--- START SOURCE PASSAGE ---

8.1.10 Obligations under Security Documents
 
duly and punctually perform each of the obligations expressed to be imposed or assumed by them under the Security Documents and Underlying Documents and will procure that each of the other Security Parties will, duly and punctually perform each of the obligations expressed to be assumed by it under the Security Documents and the Underlying Documents to which it is a party;
 
8.1.11 Compliance with ISM Code
 
comply with, and will procure that any Operator will comply with, and ensure that the Mortgaged Vessels and any Operator comply with the requirements of the ISM Code, including (but not limited to) the maintenance and renewal of valid certificates pursuant thereto throughout the Security Period (as defined in the Mortgages);
 
8.1.12 Withdrawal of DOC and SMC
 
immediately inform the Agent if there is any actual withdrawal of their or any Operator’s DOC or the SMC of any Mortgaged Vessel;
 
8.1.13 Issuance of DOC and SMC
 
and will procure that any Operator will promptly inform the Agent of the receipt by any Borrower or any Operator of notification that its application for a DOC or any application for an SMC for any Mortgaged Vessel has been refused;
 
8.1.14 ISPS Code Compliance
 
and will procure that the Manager or any Operator will:
 
(a) maintain at all times a valid and current ISSC in respect of each Mortgaged Vessel;
 
(b) immediately notify the Agent in writing of any actual or threatened withdrawal, suspension, cancellation or modification of the ISSC in respect of a Mortgaged Vessel; and
 
(c) procure that each Mortgaged Vessel will comply at all times with the ISPS Code;
 
8.1.15 Compliance with Laws and payment of taxes
 
and will comply with all relevant Environmental Laws, laws, statutes and regulations and pay all taxes for which it is liable as they fall due;
 
8.1.16 Charters etc.

--- END SOURCE PASSAGE ---
--- START GIVEN ENTRIES ---

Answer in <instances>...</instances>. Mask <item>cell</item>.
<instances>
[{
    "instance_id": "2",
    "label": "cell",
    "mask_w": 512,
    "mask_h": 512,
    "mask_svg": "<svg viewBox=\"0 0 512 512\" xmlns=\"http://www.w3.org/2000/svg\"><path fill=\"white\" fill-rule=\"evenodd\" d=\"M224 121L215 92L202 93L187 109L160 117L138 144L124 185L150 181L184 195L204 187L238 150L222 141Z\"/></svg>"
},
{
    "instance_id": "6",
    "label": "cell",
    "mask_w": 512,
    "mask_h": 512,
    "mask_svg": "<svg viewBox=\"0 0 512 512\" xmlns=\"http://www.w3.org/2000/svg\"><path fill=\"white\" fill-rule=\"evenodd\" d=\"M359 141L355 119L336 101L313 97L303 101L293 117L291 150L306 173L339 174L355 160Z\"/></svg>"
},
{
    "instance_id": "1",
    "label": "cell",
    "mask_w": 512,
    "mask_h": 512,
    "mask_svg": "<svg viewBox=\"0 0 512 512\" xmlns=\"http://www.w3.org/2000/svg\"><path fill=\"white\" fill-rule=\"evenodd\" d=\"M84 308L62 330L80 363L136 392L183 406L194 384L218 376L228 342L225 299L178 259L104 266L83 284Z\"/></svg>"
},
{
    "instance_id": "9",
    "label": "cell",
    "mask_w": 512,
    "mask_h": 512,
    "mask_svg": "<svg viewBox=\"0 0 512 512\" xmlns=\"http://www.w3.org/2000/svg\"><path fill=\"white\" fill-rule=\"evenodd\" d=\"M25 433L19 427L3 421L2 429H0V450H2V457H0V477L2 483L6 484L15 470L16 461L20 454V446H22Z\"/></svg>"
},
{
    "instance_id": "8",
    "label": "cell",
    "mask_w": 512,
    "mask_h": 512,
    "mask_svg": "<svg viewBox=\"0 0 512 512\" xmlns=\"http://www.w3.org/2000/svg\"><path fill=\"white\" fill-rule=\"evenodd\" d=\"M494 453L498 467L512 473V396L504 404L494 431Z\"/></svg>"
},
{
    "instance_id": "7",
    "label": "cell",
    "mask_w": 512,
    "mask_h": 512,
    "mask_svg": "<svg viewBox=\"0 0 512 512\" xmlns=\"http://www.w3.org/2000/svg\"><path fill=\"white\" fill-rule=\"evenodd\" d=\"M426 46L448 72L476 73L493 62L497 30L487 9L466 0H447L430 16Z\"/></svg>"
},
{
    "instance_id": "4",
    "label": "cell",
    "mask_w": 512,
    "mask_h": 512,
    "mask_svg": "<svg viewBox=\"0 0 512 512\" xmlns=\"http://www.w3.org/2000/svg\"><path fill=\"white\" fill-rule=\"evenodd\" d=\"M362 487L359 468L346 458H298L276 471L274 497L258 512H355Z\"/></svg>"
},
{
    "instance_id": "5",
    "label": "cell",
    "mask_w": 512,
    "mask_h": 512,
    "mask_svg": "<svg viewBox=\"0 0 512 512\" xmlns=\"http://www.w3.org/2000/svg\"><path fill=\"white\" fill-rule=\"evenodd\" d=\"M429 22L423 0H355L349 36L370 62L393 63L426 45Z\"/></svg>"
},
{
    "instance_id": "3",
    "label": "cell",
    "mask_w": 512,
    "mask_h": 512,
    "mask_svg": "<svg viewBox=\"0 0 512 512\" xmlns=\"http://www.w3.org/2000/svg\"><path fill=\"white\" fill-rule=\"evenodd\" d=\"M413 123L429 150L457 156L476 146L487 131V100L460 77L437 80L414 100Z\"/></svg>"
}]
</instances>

--- END GIVEN ENTRIES ---

_GOAL:_
Reproduce the loan covenant passage verbatim, from "(c) procure that each" to "8.1.16 Charters etc.". The records are unrelated to this work and can be set aside.

_CORRECT RESPONSE:_
(c) procure that each Mortgaged Vessel will comply at all times with the ISPS Code;
 
8.1.15 Compliance with Laws and payment of taxes
 
and will comply with all relevant Environmental Laws, laws, statutes and regulations and pay all taxes for which it is liable as they fall due;
 
8.1.16 Charters etc.